Default TCP KeepAlive settings

defaultsnetworkingtcp

The TCP KeepAlive (socket option SO_KEEPALIVE) is governed by three options—time after which the mechanism triggers, probing interval, and number of failed probes after which the connecting is declared broken.

Their defaults are:

  • tcp_keepalive_time = 7200
  • tcp_keepalive_intvl = 75
  • tcp_keepalive_probes = 9

Sending probes after 1¼ minutes sound reasonable, and declaring failure after 9 failed probes does as well, but what is the idea behind the initial time being 2 hours?

Even tcp(7) says

Note that underlying connection tracking mechanisms and application timeouts may be much shorter.

The main point of enabling keepalive is to prevent any stateful network elements from dropping the state information, but such elements tend to drop the connections in a couple of minutes. With some rate-limited servers, curl with short --keepalive-time seems to significantly improve reliability of downloads.

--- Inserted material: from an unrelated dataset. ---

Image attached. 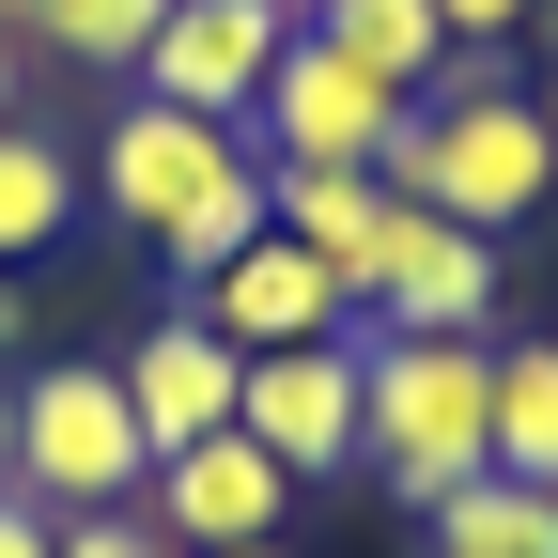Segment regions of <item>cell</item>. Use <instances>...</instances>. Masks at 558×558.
<instances>
[{"instance_id":"cell-3","label":"cell","mask_w":558,"mask_h":558,"mask_svg":"<svg viewBox=\"0 0 558 558\" xmlns=\"http://www.w3.org/2000/svg\"><path fill=\"white\" fill-rule=\"evenodd\" d=\"M16 497L62 527V512H140L156 497V435H140V403L109 357H47L16 388Z\"/></svg>"},{"instance_id":"cell-16","label":"cell","mask_w":558,"mask_h":558,"mask_svg":"<svg viewBox=\"0 0 558 558\" xmlns=\"http://www.w3.org/2000/svg\"><path fill=\"white\" fill-rule=\"evenodd\" d=\"M279 233L341 264V295H357V248L388 233V171H279Z\"/></svg>"},{"instance_id":"cell-21","label":"cell","mask_w":558,"mask_h":558,"mask_svg":"<svg viewBox=\"0 0 558 558\" xmlns=\"http://www.w3.org/2000/svg\"><path fill=\"white\" fill-rule=\"evenodd\" d=\"M16 94H32V47H16V32H0V124H16Z\"/></svg>"},{"instance_id":"cell-10","label":"cell","mask_w":558,"mask_h":558,"mask_svg":"<svg viewBox=\"0 0 558 558\" xmlns=\"http://www.w3.org/2000/svg\"><path fill=\"white\" fill-rule=\"evenodd\" d=\"M171 527V558H233V543H279V512H295V481H279L248 435H202V450H171L156 465V497H140Z\"/></svg>"},{"instance_id":"cell-24","label":"cell","mask_w":558,"mask_h":558,"mask_svg":"<svg viewBox=\"0 0 558 558\" xmlns=\"http://www.w3.org/2000/svg\"><path fill=\"white\" fill-rule=\"evenodd\" d=\"M233 558H295V543H233Z\"/></svg>"},{"instance_id":"cell-1","label":"cell","mask_w":558,"mask_h":558,"mask_svg":"<svg viewBox=\"0 0 558 558\" xmlns=\"http://www.w3.org/2000/svg\"><path fill=\"white\" fill-rule=\"evenodd\" d=\"M357 465L403 512L465 497L497 465V341H435V326H357Z\"/></svg>"},{"instance_id":"cell-22","label":"cell","mask_w":558,"mask_h":558,"mask_svg":"<svg viewBox=\"0 0 558 558\" xmlns=\"http://www.w3.org/2000/svg\"><path fill=\"white\" fill-rule=\"evenodd\" d=\"M0 497H16V388H0Z\"/></svg>"},{"instance_id":"cell-23","label":"cell","mask_w":558,"mask_h":558,"mask_svg":"<svg viewBox=\"0 0 558 558\" xmlns=\"http://www.w3.org/2000/svg\"><path fill=\"white\" fill-rule=\"evenodd\" d=\"M279 16H295V32H311V16H326V0H279Z\"/></svg>"},{"instance_id":"cell-6","label":"cell","mask_w":558,"mask_h":558,"mask_svg":"<svg viewBox=\"0 0 558 558\" xmlns=\"http://www.w3.org/2000/svg\"><path fill=\"white\" fill-rule=\"evenodd\" d=\"M403 124H418V94H388L373 62H341L326 32L279 47V78H264V109H248V140H264L279 171H388Z\"/></svg>"},{"instance_id":"cell-20","label":"cell","mask_w":558,"mask_h":558,"mask_svg":"<svg viewBox=\"0 0 558 558\" xmlns=\"http://www.w3.org/2000/svg\"><path fill=\"white\" fill-rule=\"evenodd\" d=\"M0 558H62V543H47V512H32V497H0Z\"/></svg>"},{"instance_id":"cell-9","label":"cell","mask_w":558,"mask_h":558,"mask_svg":"<svg viewBox=\"0 0 558 558\" xmlns=\"http://www.w3.org/2000/svg\"><path fill=\"white\" fill-rule=\"evenodd\" d=\"M186 311L233 341V357H279V341H357V295H341V264L295 248V233H248L218 279H186Z\"/></svg>"},{"instance_id":"cell-7","label":"cell","mask_w":558,"mask_h":558,"mask_svg":"<svg viewBox=\"0 0 558 558\" xmlns=\"http://www.w3.org/2000/svg\"><path fill=\"white\" fill-rule=\"evenodd\" d=\"M279 47H295L279 0H171L156 47H140V94H156V109H202V124H248L264 78H279Z\"/></svg>"},{"instance_id":"cell-14","label":"cell","mask_w":558,"mask_h":558,"mask_svg":"<svg viewBox=\"0 0 558 558\" xmlns=\"http://www.w3.org/2000/svg\"><path fill=\"white\" fill-rule=\"evenodd\" d=\"M78 202H94V186H78V156H62V140H32V124H0V264H47Z\"/></svg>"},{"instance_id":"cell-17","label":"cell","mask_w":558,"mask_h":558,"mask_svg":"<svg viewBox=\"0 0 558 558\" xmlns=\"http://www.w3.org/2000/svg\"><path fill=\"white\" fill-rule=\"evenodd\" d=\"M497 481H558V341H497Z\"/></svg>"},{"instance_id":"cell-2","label":"cell","mask_w":558,"mask_h":558,"mask_svg":"<svg viewBox=\"0 0 558 558\" xmlns=\"http://www.w3.org/2000/svg\"><path fill=\"white\" fill-rule=\"evenodd\" d=\"M388 202H435V218H465V233H527L558 202V124L512 78H435L418 124L388 140Z\"/></svg>"},{"instance_id":"cell-13","label":"cell","mask_w":558,"mask_h":558,"mask_svg":"<svg viewBox=\"0 0 558 558\" xmlns=\"http://www.w3.org/2000/svg\"><path fill=\"white\" fill-rule=\"evenodd\" d=\"M311 32H326L341 62H373L388 94H435V78H450V16H435V0H326Z\"/></svg>"},{"instance_id":"cell-8","label":"cell","mask_w":558,"mask_h":558,"mask_svg":"<svg viewBox=\"0 0 558 558\" xmlns=\"http://www.w3.org/2000/svg\"><path fill=\"white\" fill-rule=\"evenodd\" d=\"M233 435L279 481H341V465H357V341H279V357H248Z\"/></svg>"},{"instance_id":"cell-15","label":"cell","mask_w":558,"mask_h":558,"mask_svg":"<svg viewBox=\"0 0 558 558\" xmlns=\"http://www.w3.org/2000/svg\"><path fill=\"white\" fill-rule=\"evenodd\" d=\"M156 16H171V0H0L16 47H47V62H124V78H140V47H156Z\"/></svg>"},{"instance_id":"cell-11","label":"cell","mask_w":558,"mask_h":558,"mask_svg":"<svg viewBox=\"0 0 558 558\" xmlns=\"http://www.w3.org/2000/svg\"><path fill=\"white\" fill-rule=\"evenodd\" d=\"M233 388H248V357H233L202 311H156L140 357H124V403H140V435H156V465L202 450V435H233Z\"/></svg>"},{"instance_id":"cell-5","label":"cell","mask_w":558,"mask_h":558,"mask_svg":"<svg viewBox=\"0 0 558 558\" xmlns=\"http://www.w3.org/2000/svg\"><path fill=\"white\" fill-rule=\"evenodd\" d=\"M497 295H512L497 233L435 218V202H388V233L357 248V326H435V341H497Z\"/></svg>"},{"instance_id":"cell-12","label":"cell","mask_w":558,"mask_h":558,"mask_svg":"<svg viewBox=\"0 0 558 558\" xmlns=\"http://www.w3.org/2000/svg\"><path fill=\"white\" fill-rule=\"evenodd\" d=\"M418 558H558V481H497L481 465L465 497L418 512Z\"/></svg>"},{"instance_id":"cell-19","label":"cell","mask_w":558,"mask_h":558,"mask_svg":"<svg viewBox=\"0 0 558 558\" xmlns=\"http://www.w3.org/2000/svg\"><path fill=\"white\" fill-rule=\"evenodd\" d=\"M435 16H450V47H512V32L543 16V0H435Z\"/></svg>"},{"instance_id":"cell-4","label":"cell","mask_w":558,"mask_h":558,"mask_svg":"<svg viewBox=\"0 0 558 558\" xmlns=\"http://www.w3.org/2000/svg\"><path fill=\"white\" fill-rule=\"evenodd\" d=\"M248 156H264V140H248V124H202V109H156V94H124L78 186L109 202V218H124L140 248H156V233H186V218H202V202H218V186H233Z\"/></svg>"},{"instance_id":"cell-18","label":"cell","mask_w":558,"mask_h":558,"mask_svg":"<svg viewBox=\"0 0 558 558\" xmlns=\"http://www.w3.org/2000/svg\"><path fill=\"white\" fill-rule=\"evenodd\" d=\"M47 543H62V558H171V527H156V512H62Z\"/></svg>"}]
</instances>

So why is the default so long?

Best Answer

TCP Keep-alive was defined at a time when even the concept of firewall, let alone stateful firewall or NAT, was probably not widespread. From RFC 1122 (October 1989):

4.2.3.6 TCP Keep-Alives

Implementors MAY include "keep-alives" in their TCP
implementations, although this practice is not universally
accepted. If keep-alives are included, the application MUST
be able to turn them on or off for each TCP connection, and
they MUST default to off.

Keep-alive packets MUST only be sent when no data or
acknowledgement packets have been received for the
connection within an interval. This interval MUST be
configurable and MUST default to no less than two hours.

[...]

The main idea at the time wasn't about stateful information lost:

DISCUSSION:
A "keep-alive" mechanism periodically probes the other
end of a connection when the connection is otherwise
idle, even when there is no data to be sent. The TCP
specification does not include a keep-alive mechanism
because it could: (1) cause perfectly good connections
to break during transient Internet failures; (2)
consume unnecessary bandwidth ("if no one is using the
connection, who cares if it is still good?"); and (3)
cost money for an Internet path that charges for
packets
.

[...]

A TCP keep-alive mechanism should only be invoked in
server applications that might otherwise hang
indefinitely and consume resources unnecessarily if a
client crashes or aborts a connection during a network
failure.

I skimmed the updating RFCs, but couldn't fine mention of keep alives.